Excluding food prices from headline inflation would erode the ‘great faith’ of people in the RBI, said Raghuram Rajan.
Former Reserve Bank of India Governor Raghuram Rajan has cautioned against excluding food prices from headline inflation. This, he said, would erode the ‘great faith’ of people in the central bank, which has been mandated by the government to keep inflation in check.
Justifying his stance, Rajan said it is best that inflation target a basket which is what the consumer consumes. This affects the consumer’s perception of inflation and ultimately inflationary expectations.

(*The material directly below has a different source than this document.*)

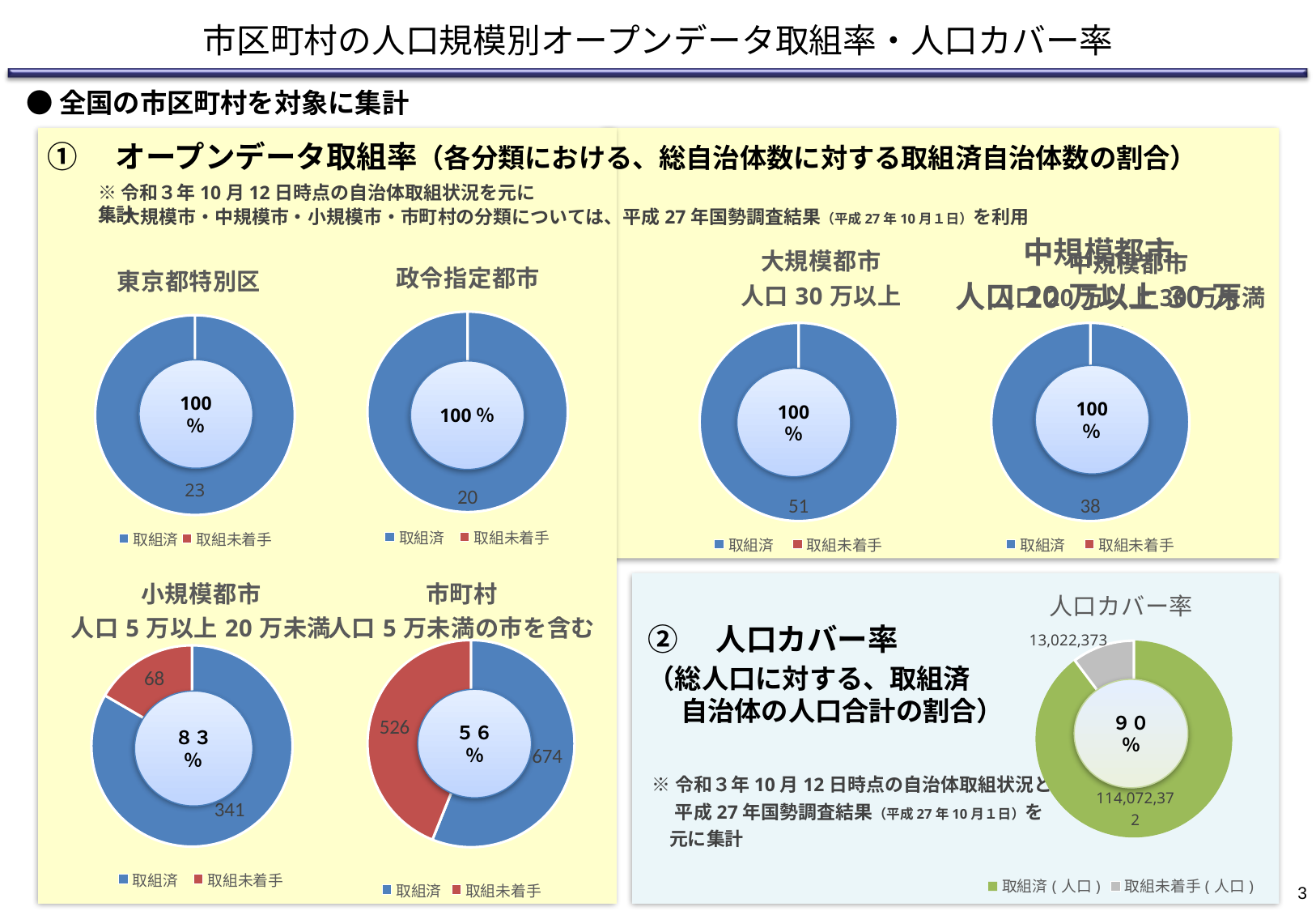
In the 市町村 chart, what percentage is shown in the centre for 取組済? 56% What kind of chart is used for 政令指定都市? Donut (pie) chart In the 市町村 chart, what is the value for 取組未着手? 526 In the 市町村 chart, what is the value for 取組済? 674 In the 市町村 chart, which is larger, 取組済 or 取組未着手? 取組済 How many series does the legend of the 小規模都市 chart list? 2 In the 東京都特別区 chart, what value is shown for 取組済? 23 In the 人口カバー率 chart, what is the value for 取組未着手（人口）? 13,022,373 In the 小規模都市 chart, what is the value for 取組未着手? 68 In the 大規模都市 chart, what value is shown for 取組済? 51 In the 小規模都市 chart, what is the total of 取組済 and 取組未着手? 409 In the 小規模都市 chart, what is the value for 取組済? 341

“When I came into office, we were still targeting PPI (producer price index). Now that has no bearing to what the average consumer faces.
“So, when the RBI says inflation is low, look at PPI, but if the consumer is facing something very different, then they do not really believe that inflation is down,” Rajan told PTI in an interview.
Rajan was responding to a question on suggestions made in the Economic Survey 2023-24 for excluding food inflation while setting benchmark interest rates.
“So, if you leave out some of the most important parts of inflation and tell them, inflation is under control, but food prices are going to the roof or something else is going up, which is not included in the inflation basket, then you know, they would not have great faith in the Reserve Bank,” he said.
In the Economic Survey 2023-24, India's Chief Economic Advisor V Anantha Nageswaran argued for excluding food inflation when fixing benchmark interest rates. According to him, monetary policy has limited influence over food prices, which are largely dictated by supply-side factors.
Rajan, who is currently a professor of finance at US-based Chicago Booth, said the argument against excluding food inflation is that ‘you cannot affect it’.
“You cannot affect food prices in the short run, but if food prices stay high for a long time that does imply there are constraints on producing food relative to the demand, which means to balance that you have to bring down inflation in other areas, which is what the central banks can do,” the eminent economist told PTI.
According to Rajan, the RBI can target the aggregate price level.
The weightage of food in the overall consumer price inflation, which stands at 46% currently, was done in 2011-12, and needs to be revisited.
India introduced the inflation-targeting framework in 2016 under which the Reserve Bank of India (RBI) is mandated to keep retail inflation at 4%, with a margin of 2% on either side.
The benchmark policy rates are decided bi-monthly by the RBI on the basis of movement in consumer price index, which includes food, fuel, manufactured goods and select services.
The RBI projects retail inflation for 2024-25 at 4.5%, lower than 5.4% in the last fiscal.